Below, fill in the names of the buckets you want to access through Globus, and choose if you want to allow Globus to upload and/or delete files.
{
"Version": "2012-10-17",
"Statement": [
{
"Effect": "Allow",
"Action": [
"s3:ListAllMyBuckets",
"s3:GetBucketLocation"
],
"Resource": [
"arn:aws:s3:::*"
]
},
{
"Effect": "Allow",
"Action": [
"s3:ListBucket",
"s3:ListBucketMultipartUploads"
],
"Resource": [
"arn:aws:s3:::allcats" <------ ONE LINE PER BUCKET
]
},
{
"Effect": "Allow",
"Action": [
"s3:DeleteObject", <------- If allowing deletions
"s3:PutObject", <------\
"s3:ListMultipartUploadParts", <------|- If allowing uploads
"s3:AbortMultipartUpload", <------/
"s3:GetObject"
],
"Resource": [
"arn:aws:s3:::allcats/*" <------ ONE LINE PER BUCKET
]
}
]
}
Replace the default Current User Policy with the custom policy above, and click “Create”:
Once created, you will be given your new Access Key and Secret Key. Make a note of these, to load into Globus.
Loading Credentials into Globus
With an Access Key configured, you can now upload your credentials to Globus.
Using the link at the top of the page, access the Elm collection. You might be asked to log in; if so, log in through Stanford University.
You will be taken to the main page for the collection. Click on the ‘Credentials’ tab.
If this is the first time you accessed this collection, you will be asked to give consent for Globus to store your Elm credentials. Click ‘Continue’.
Some institutions allow you to have multiple accounts. Stanford only allows one SUNetID per person, so click on your SUNetID.
Finally, click on ‘Allow’ to give Globus permission to store your Elm credentials.
Once consent is granted, you will be asked to enter your Elm credentials. Enter the Access Key and Secret Key from when you created your access key.
If you go to the Credentials tab after entering an Access Key, you will see the Access Key ID, along with an option to replace the credential (the gear icon) or delete the credential (the trashcan icon).
You should now proceed to accessing the collection!
Accessing Files on Elm
With Elm Access Key loaded and permissions granted, you may now proceed to access your data on Elm through Globus!
Using the link at the top of the page, access the Elm collection.
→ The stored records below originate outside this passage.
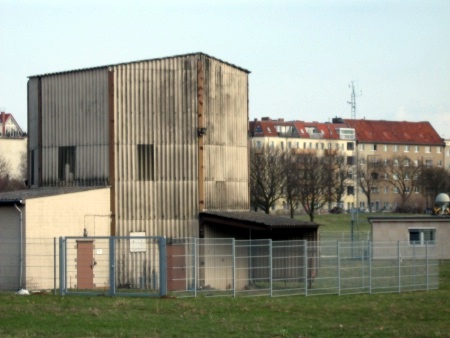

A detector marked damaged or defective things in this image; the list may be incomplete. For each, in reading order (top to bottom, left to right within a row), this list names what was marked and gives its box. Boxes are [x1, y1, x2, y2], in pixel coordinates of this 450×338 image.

rusty metal siding [37, 68, 110, 185]
rusty metal siding [112, 56, 199, 238]
rusty metal siding [203, 58, 250, 211]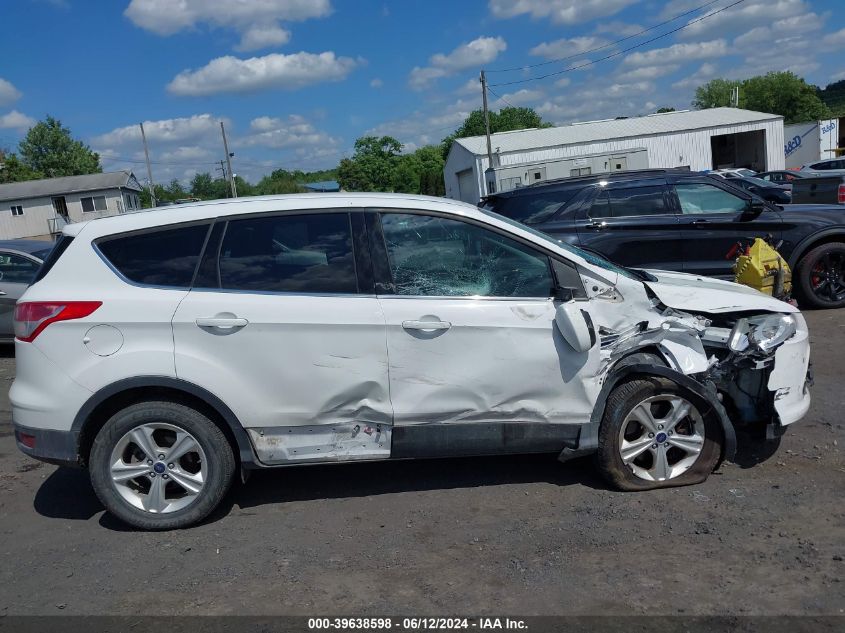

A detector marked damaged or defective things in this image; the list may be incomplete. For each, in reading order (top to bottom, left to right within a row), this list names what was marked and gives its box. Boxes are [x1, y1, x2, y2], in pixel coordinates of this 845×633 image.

shattered glass on windshield [380, 214, 552, 298]
damaged white suv [9, 193, 808, 528]
exposed headlight assembly [728, 312, 796, 354]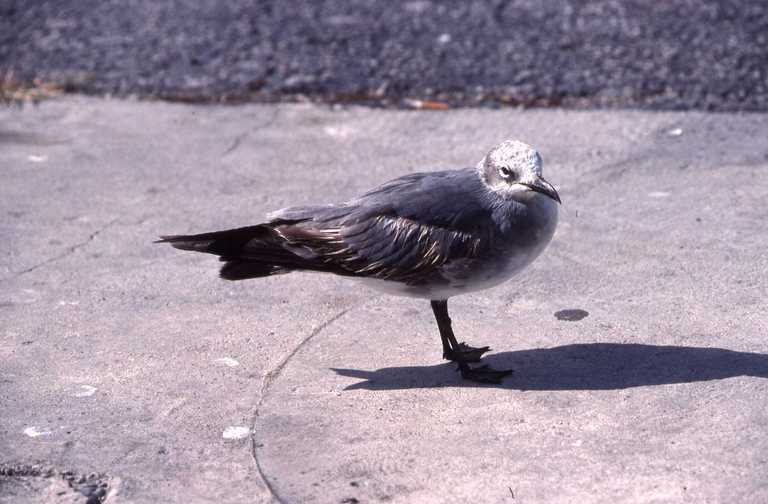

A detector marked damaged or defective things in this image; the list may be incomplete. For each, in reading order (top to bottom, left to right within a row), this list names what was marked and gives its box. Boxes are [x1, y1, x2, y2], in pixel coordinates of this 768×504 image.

crack in concrete [220, 109, 280, 157]
crack in concrete [7, 218, 118, 280]
crack in concrete [250, 306, 352, 502]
You might be asked to log in; if so, log in through Stanford University.
Click on the “Open in File Manager” button. That will take you to the File Manager and connect to Elm.
First-Time Access
The first time you access the Elm collection, you will be asked for consent.
When you first loaded your credentials, you gave Globus consent to store those credentials for you. Now, you are giving Globus consent to actually use those credentials to talk to Elm. Click the “Continue” button.
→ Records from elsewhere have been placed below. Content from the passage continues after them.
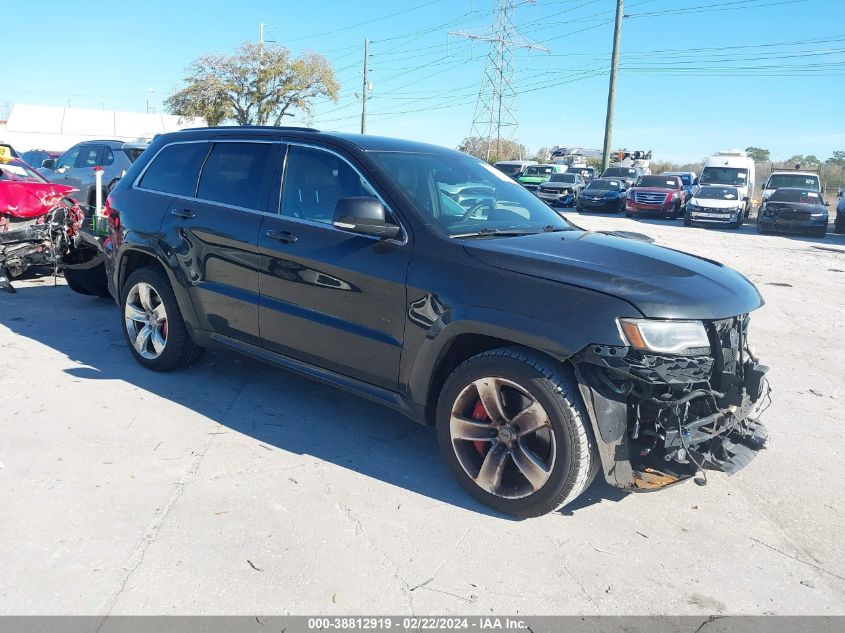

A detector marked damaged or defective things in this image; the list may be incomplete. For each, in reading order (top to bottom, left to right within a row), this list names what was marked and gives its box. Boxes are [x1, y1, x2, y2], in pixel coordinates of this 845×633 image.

crumpled hood [0, 183, 76, 220]
damaged red car [0, 154, 83, 292]
front-end collision damage [0, 183, 83, 292]
crumpled hood [464, 230, 760, 318]
broken headlight [616, 318, 708, 354]
front-end collision damage [572, 314, 768, 488]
Some institutions allow you to have multiple accounts. Stanford only allows one SUNetID per person, so click on your SUNetID.
Finally, click on ‘Allow’ to give Globus permission to use your AWS IAM User credentials to access Elm.
Subsequent Accesses
When you access the S3 collection—assuming you have previously provided consent—you should be greeted with a list of the buckets from Elm.
To access one of the buckets—assuming your Access Key has permissions—double-click on the bucket’s name.
If your Access Key does not have permissions, attempting to list the contents of the bucket will give an error.
Once you have access to a bucket, you can transfer files in and out like any other Globus collection.